__Document passage__.
*** Begin section ***

The Icelandic Adventures of Pike Ward
Edited by K. J. Findlay
Amphora Press/Imprint Academic – £14.95
Rain and a cold gale from the East, just like a cold December day in England. Today at breakfast, an old story came to my mind of a tailor who used to live in Teign Street, called Symons. He spent a deal of his time drinking in public and one day his little child came to fetch him for dinner. On his enquiring what was for dinner, she said, ‘Sprats!’ On the way home, he remonstrated with her and bid her say something larger next time. So the following day, she fetched him and in answer to his question, ‘What’s for dinner?’ she said, ‘Whales, Father!’
‘Is it possible!’ he answered.
A laugh went up from his companions and he was called Possible Symons from that day until he died […].
The Icelandic Adventures of Pike Ward can best be described as an inviting read, replete with an infectious idiosyncrasy that is simply loaded with anecdotes from a long-gone, by-gone era. As a result, it takes the reader on an unsuspecting journey that is somewhat circular, but never ending; charming but inexorably heart-warming.
To substantiate as much (by way of 1937’s An Appreciation of Pike Ward), May Morris penned these words: ”…a sea-farer, an adventurer, a trader in high latitudes, whose story, if it came to be written, would seem to belong to other times than ours…”
Well now it has indeed been written.
Its 202 pages (excluding Introduction, Acknowledgements, A Note on the Text, Icelandic Letters and Sources) also include twelve pages of photographs – several of which are in colour – from which one can abduce a feeling of fabled authenticity.

*** End section ***

__Source material__.
*** Begin section ***

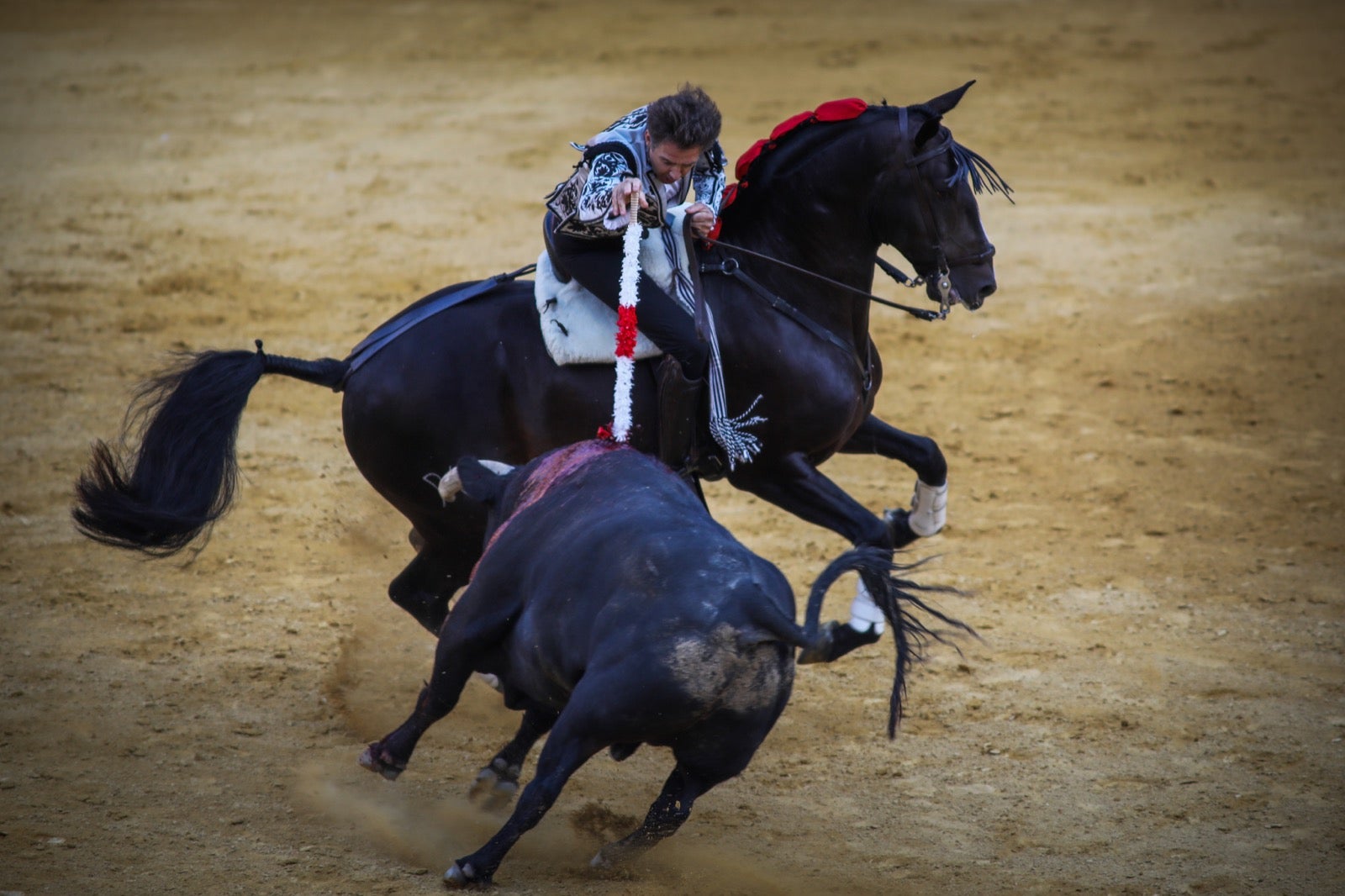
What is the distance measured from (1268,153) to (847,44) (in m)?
4.74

*** End section ***

__Assignment__.
Answer these questions using the review of The Icelandic Adventures of Pike Ward:
1. What price does the review give for the book?
2. On which street did the tailor Symons live?
3. How many pages of photographs does the book include?
The material comes from a different source than the review.

__Solved exercise__.
1. £14.95
2. Teign Street
3. Twelve